It even beat Epoisses de Bourgogne, a cheese so smelly it is banned from being taken on public transport in its native France. 

The electronic nose is a machine equipped with sensors to detect different chemical aromas. It is connected to a computer which analyses the different smells. 

The experiment was commissioned by Fine Cheeses from France, a body that promotes French cheese in the UK. 

Sally Clarke, of Fine Cheeses from France, said: "Love it or loathe it, the sign of a fine cheese is often its characteristic smell as well as its flavour and texture and we wanted to find out if France's reputation for producing smelly cheeses was true."


----------



## Nonskimmer (Sep 24, 2005)

Alrighty then.
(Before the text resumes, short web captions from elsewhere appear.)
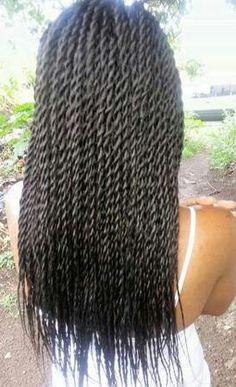 Sengalese  Twist braids
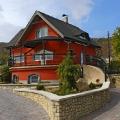 Balaton Golf Villa kívülről 2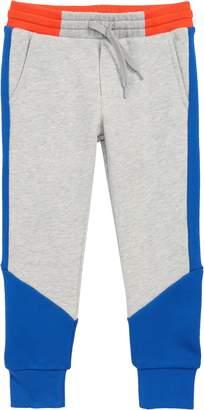 Kenzo Colorblock Fleece Sweatpants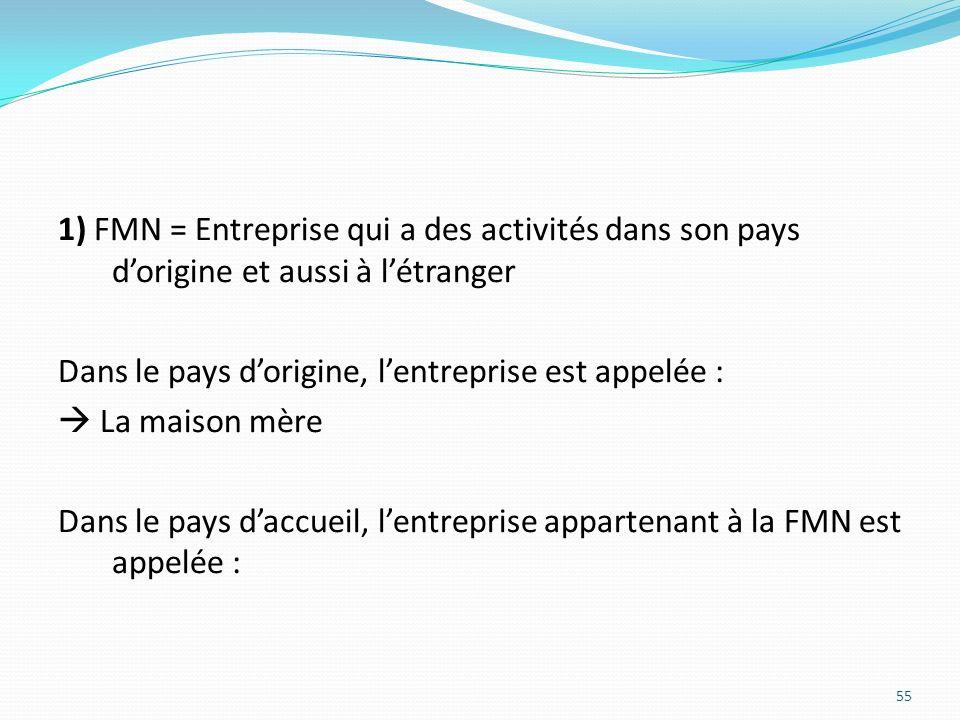 1) FMN = Entreprise qui a des activités dans son pays dorigine et aussi à létranger Dans le pays dorigine, lentreprise est appelée : La maison mère Da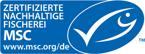 msc-logo-1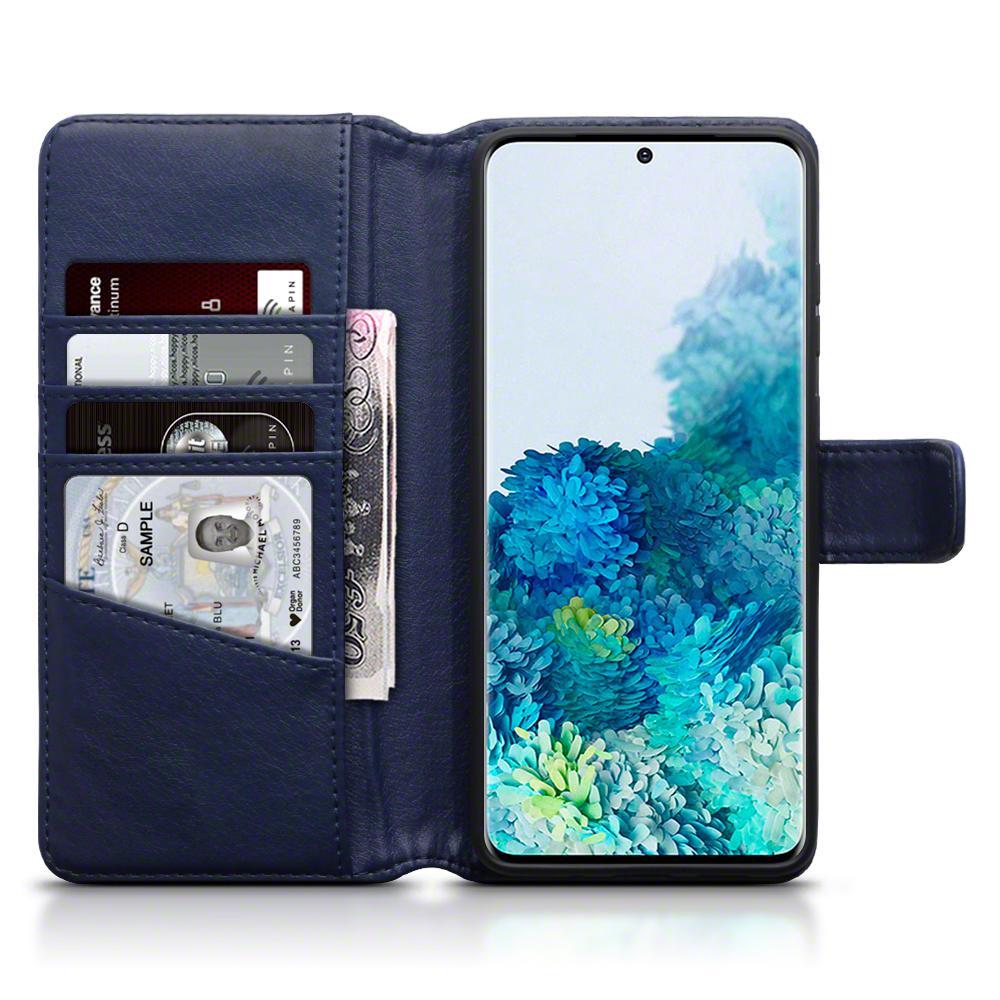 Äkta Läderplånbok Galaxy S20 Plus blå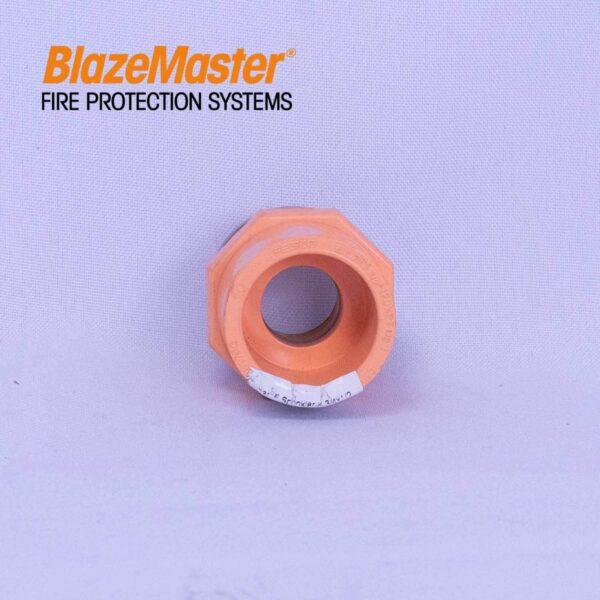 Atlanta Blazemaster Female Sprinkler Head 20mm x15mm 34 x 12 EL1924 2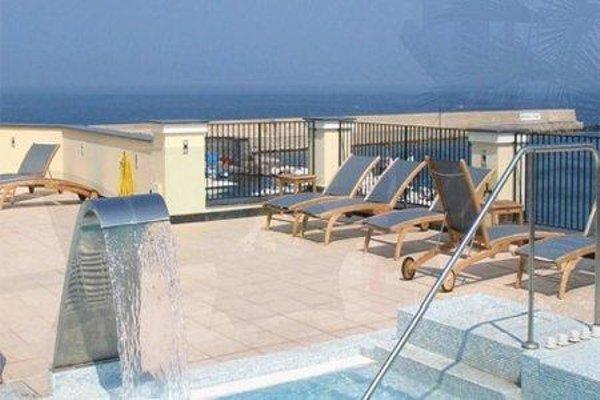 Hotel Villa Carolina - фото 19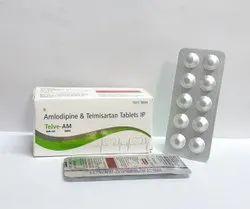 Amlodipine 5mg   Terlisartan 40mg Tablet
Good to know I suppose.


----------



## P38 Pilot (Sep 24, 2005)

CC probably smells like our school's locker room! I swear you need a Gas Mask before going in there!!


----------



## Pisis (Sep 25, 2005)

smelliest cheese? Are you familiar with the Czech Romaduer.......................?


----------



## cheddar cheese (Sep 25, 2005)

Cheese smells luuush... 8)


----------



## DerAdlerIstGelandet (Sep 25, 2005)

I had some pretty smelly French Cheese. It was kind of a over ripe cream cheese with mold for crust and it stunk pretty bad. I had to leave the room. It tasted really good though.


----------



## Nonskimmer (Sep 25, 2005)

The stinkier the better, eh? So if it smells like fart that's been held in for a few hours then it's probably really good cheese.


----------



## evangilder (Sep 25, 2005)

Ummm...how appetising...


----------



## P38 Pilot (Sep 25, 2005)

Nastiness....


----------



## DerAdlerIstGelandet (Sep 25, 2005)

Yeah it does not sound that way but the smelly cheeses most of the time have great taste to them.


----------



## Smokey (Sep 25, 2005)

Smell is taste


----------



## the lancaster kicks ass (Sep 25, 2005)

that is true......

and i didn't expect this much conversation


----------



## DerAdlerIstGelandet (Sep 25, 2005)

Neither did I, I am surprised.


----------



## the lancaster kicks ass (Sep 25, 2005)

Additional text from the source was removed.